The clock is ticking on the discovery of a vaccine for the novel coronavirus (Covid-19), with nearly four million infections and nearly three lakh deaths as of early May. Realizing this, both private and public sector initiatives are taking place around the world to try to identify and a viable vaccine in record time.
In fact, the development of candidates for coronavirus vaccines is progressing faster than that for any other pathogen in history. The World Health Organization (WHO) has stated that there are already several clinical trials underway and more than 50 candidates in clinical evaluation.
That said, the most optimistic forecasts suggest a viable vaccine shall only be ready after twelve months, although 18-24 months appears a more realistic consensus. At the same time, there is an imminent concern that has not caught as much attention but will begin to take centre-stage (once a vaccine has been discovered): who will get access to it and when?
After discovery, countries and companies may scramble to protect their interests and let their actions reflect the rampant economic inequalities that persist in the world today. This is because, as of yet, there are no international rules for sharing any possible vaccine in an equitable way, and more precisely, drugs research and development is usually driven by market forces. In fact, private pharma players have, on occasion, schemed to keep vaccine and drug supplies artificially low to get higher market prices, not to mention the fact that certain treatments are often never developed because there isn’t a “commercial incentive” behind them.
Noting this concern, UN Secretary-General António Guterres, who had toured Pakistan a few months before the coronavirus outbreak, recently declared that a future Covid-19 treatment should be “a public good,” and must be made available to everyone.
For the public good approach to work, there would need to be greater international transparency on the major initiatives.

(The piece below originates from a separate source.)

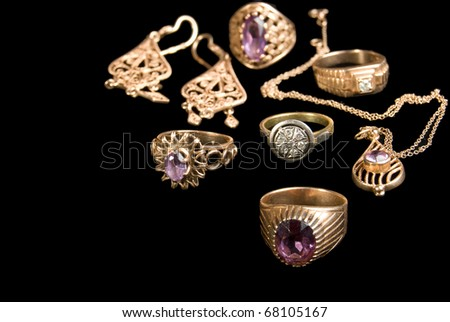 The Golden jewelries, is isolated on a black background - stock photo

At present, however, specific details about what commercial agreements between pharma industry giants and governments might look like are being tightly guarded. Those agreements should not just consider the profit and compensatory aspects, but also reflect risk-sharing on the financial burden that naturally accompanies pure research. In addition, they must incorporate the production element, and set out how and at what price the production will be driven, including what are known as “advanced market commitments,” such as those used for the distribution for pneumococcal vaccine a few years ago.
The public good approach is also stymied by an international climate, driven by uncooperative and hostile administrations such as those in Washington, Brasilia and New Delhi, that is not conducive to cooperative and equitable strategies. This is echoed in Trump’s racist “China Virus” rhetoric and his refusal to send a delegation to the May 4 WHO meeting based on his criticism that the WHO is too “pro-China.”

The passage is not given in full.